Aber! Nicht alles ist verloren. Denn wenn Mode eines kann, dann ist es: kontern. Keine andere Branche lebt so stark vom Widerspruch. Und genau darin liegt die Hoffnung: Kommt die konservative Welle auf dem Laufsteg an, gibt es glitzernde, grelle, gemeinschaftliche Gegenwehr auf den Bürgersteigen. Letztes Jahr war da zum Beispiel der „Brat Summer“, ausgerufen von Charli xcx mit dem gleichnamigen Album. Ein queerer, schriller Sommer, limonengrün, Party-feministisch, der für alle frechen Gören stand. So laut, dass sogar die damalige Präsidentschaftskandidatin Kamala Harris mitmachte. Brat war kein Look, sondern ein Mittelfinger gegen Normschönheit, gegen Langeweile, gegen Männer in schlecht sitzenden Anzügen und zu langen Krawatten (Mr. Trump, was ist da eigentlich los?).
Auch das T-Shirt mit dem Slogan „Protect the dolls“, bekannt gemacht von Schauspieler Pedro Pascal und getragen unter anderem von Tilda Swinton, passt als solidarischer Aufschrei für die Rechte von trans Personen in die Zeit.

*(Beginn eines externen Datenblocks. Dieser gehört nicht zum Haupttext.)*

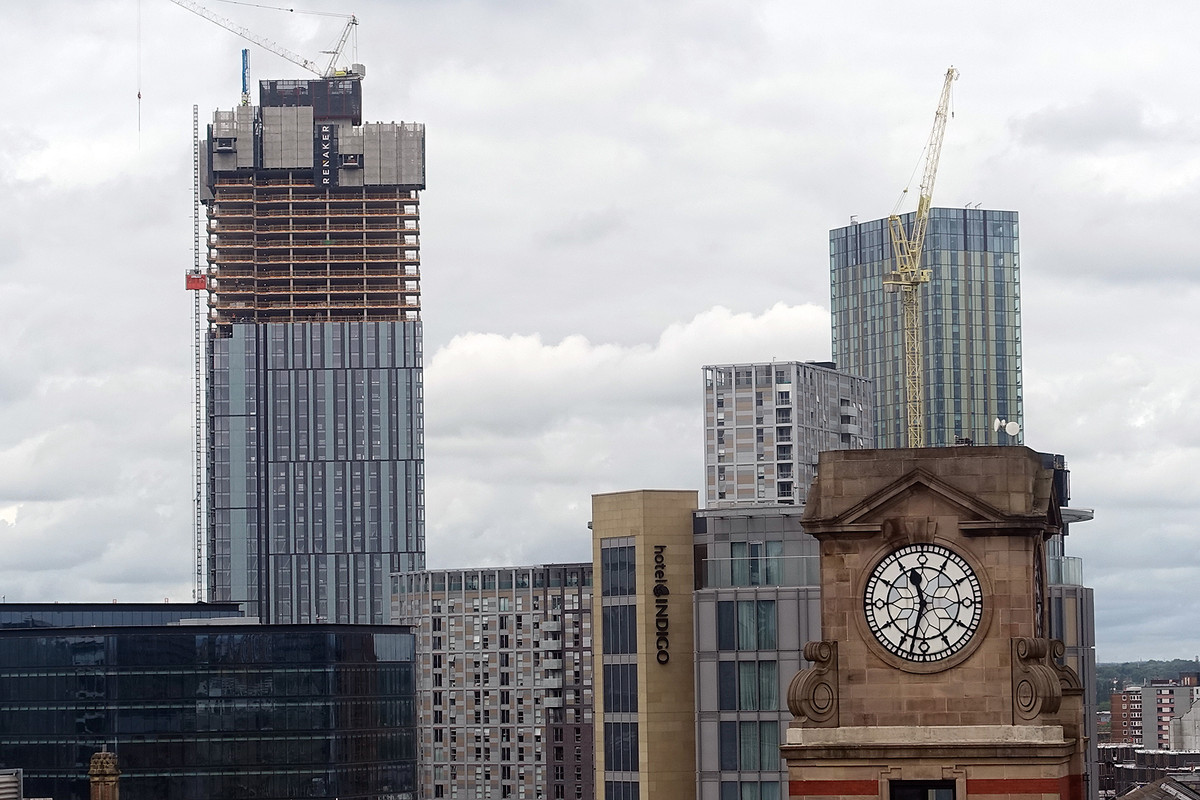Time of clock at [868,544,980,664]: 11:32
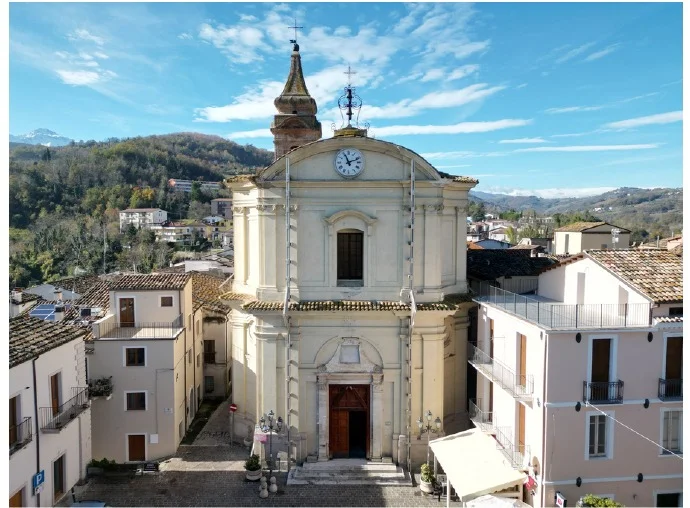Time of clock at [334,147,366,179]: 11:11
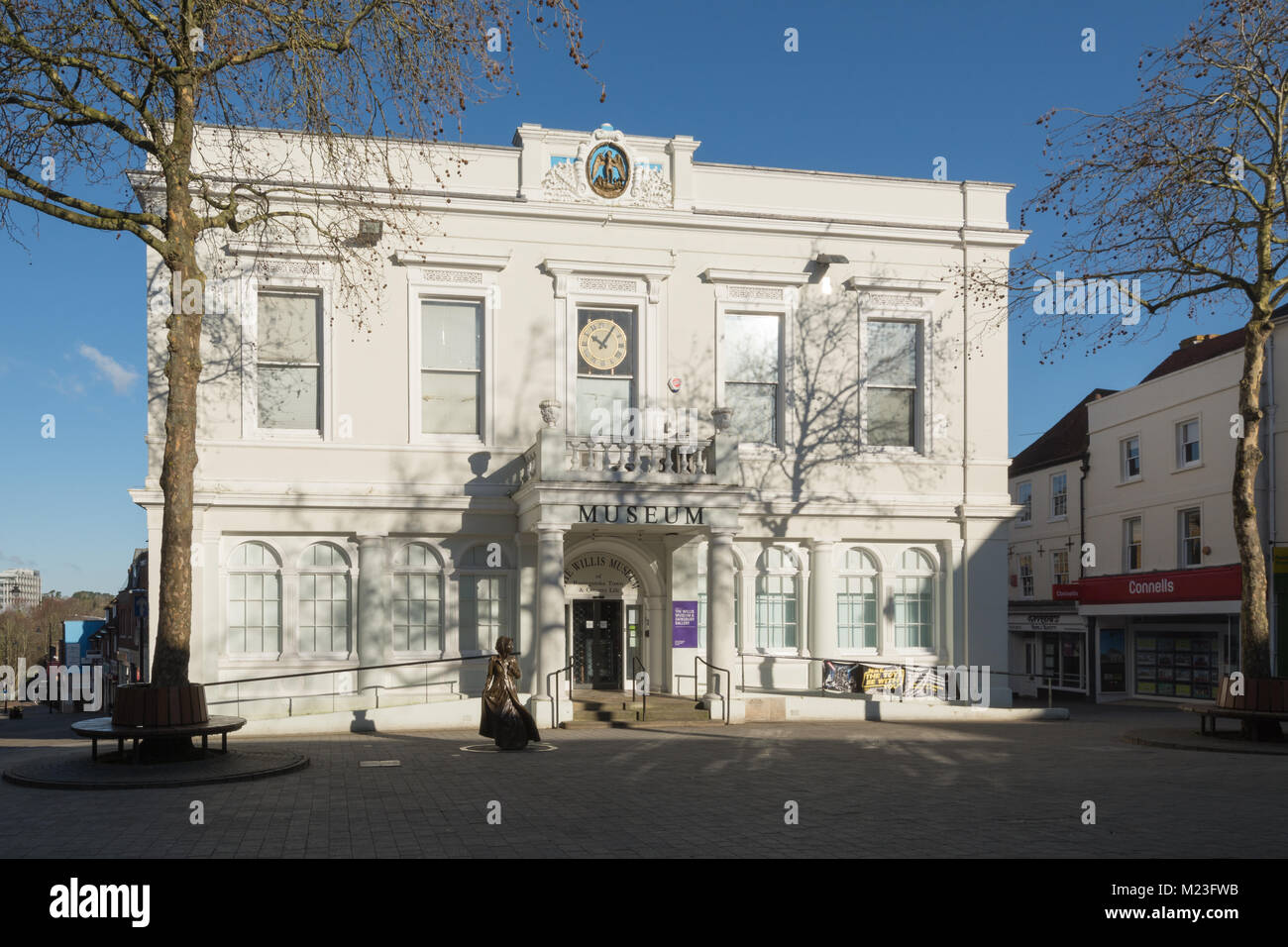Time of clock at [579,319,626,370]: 10:05
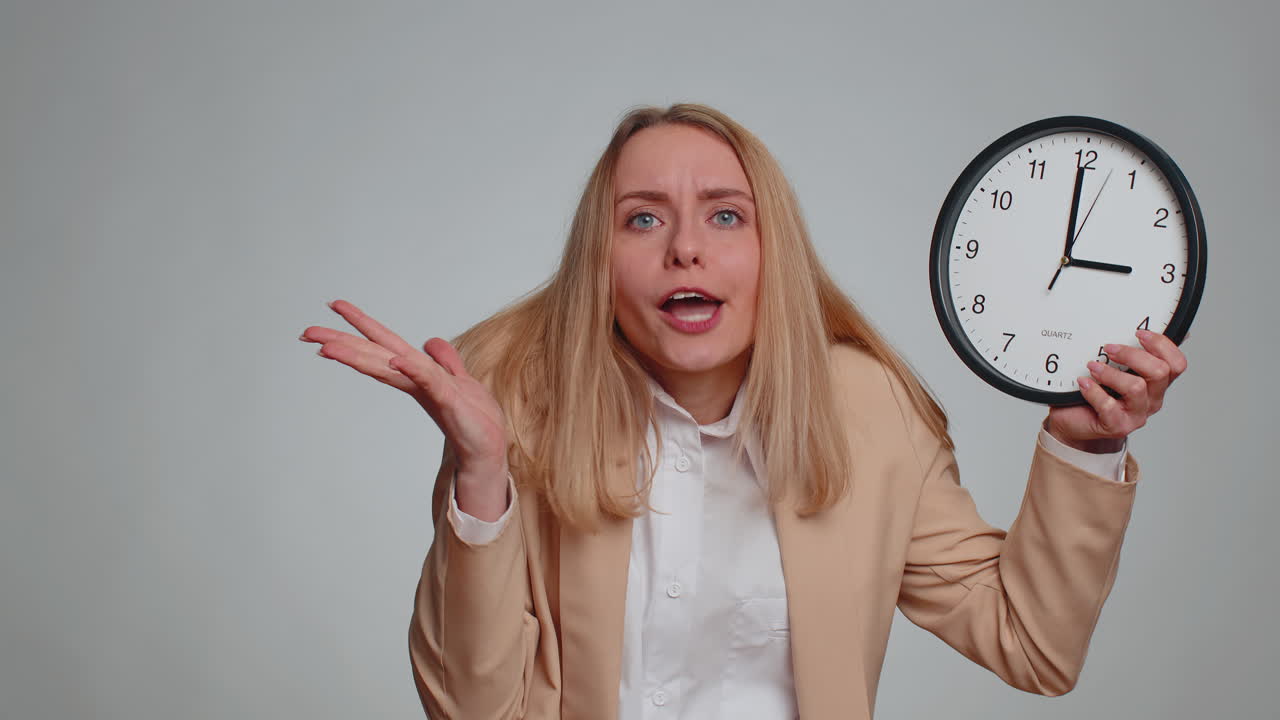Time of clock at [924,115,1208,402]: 2:59
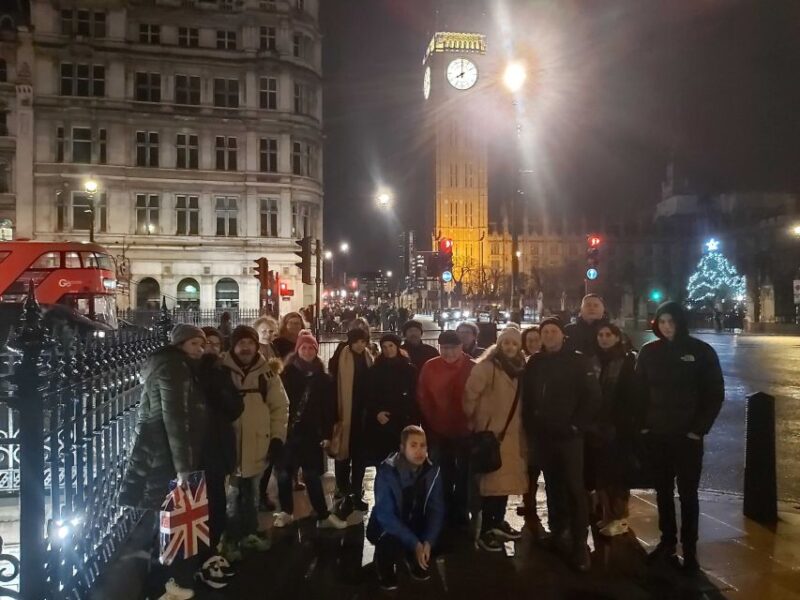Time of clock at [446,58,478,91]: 8:00
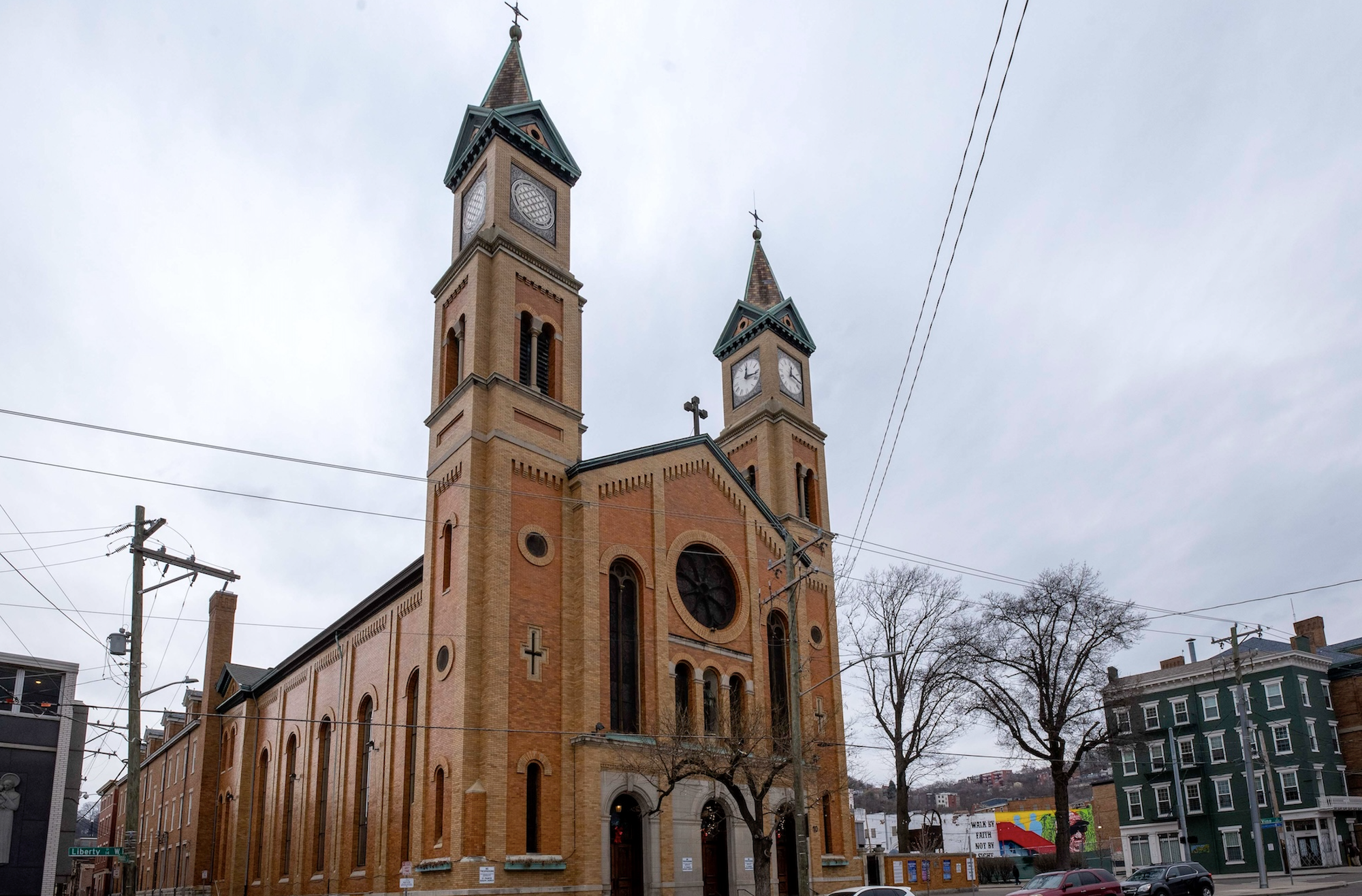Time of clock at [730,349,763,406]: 12:16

Es ist eben auch ein Zeichen unserer Zeit, dass Künstler:innen wie Ikkimel im knappen Leopardenprint-Tanga auf der Bühne stehen, über Fotzen, Sex und Krawall rappen können und Männer mit Hundemasken auf der Bühne in Käfige sperren. Vielleicht muss man hier nicht den Fortschritt des Feminismus suchen, aber man kann zumindest anerkennen, dass es dieses „fotzige“ Selbstbewusstsein auf der Bühne von so vielen Künstler:innen gleichzeitig (Billie Eillish, Charlie xcx, 6euro9zig, Nura, Lola Young, Sampa the Great, um nur einige zu nennen) in der Fülle so vor ein paar Jahren noch nicht gegeben hat.
Und solche Bewegungen wirken. Sie irritieren, sie inspirieren, sie erinnern daran, dass Mode immer auch Protest ist. Und Protest bleibt die effektivste Methode, um in der Modewelt nicht nur gesehen zu werden, sondern gehört.
Und sowieso: Draußen vibe-shifted gerade auch das Wetter und es wird endlich richtig Sommer. Dann können wir es mit dem Brat Summer 2.0 ja noch einmal versuchen. Immerhin wären wir dann verdammt gut angezogen.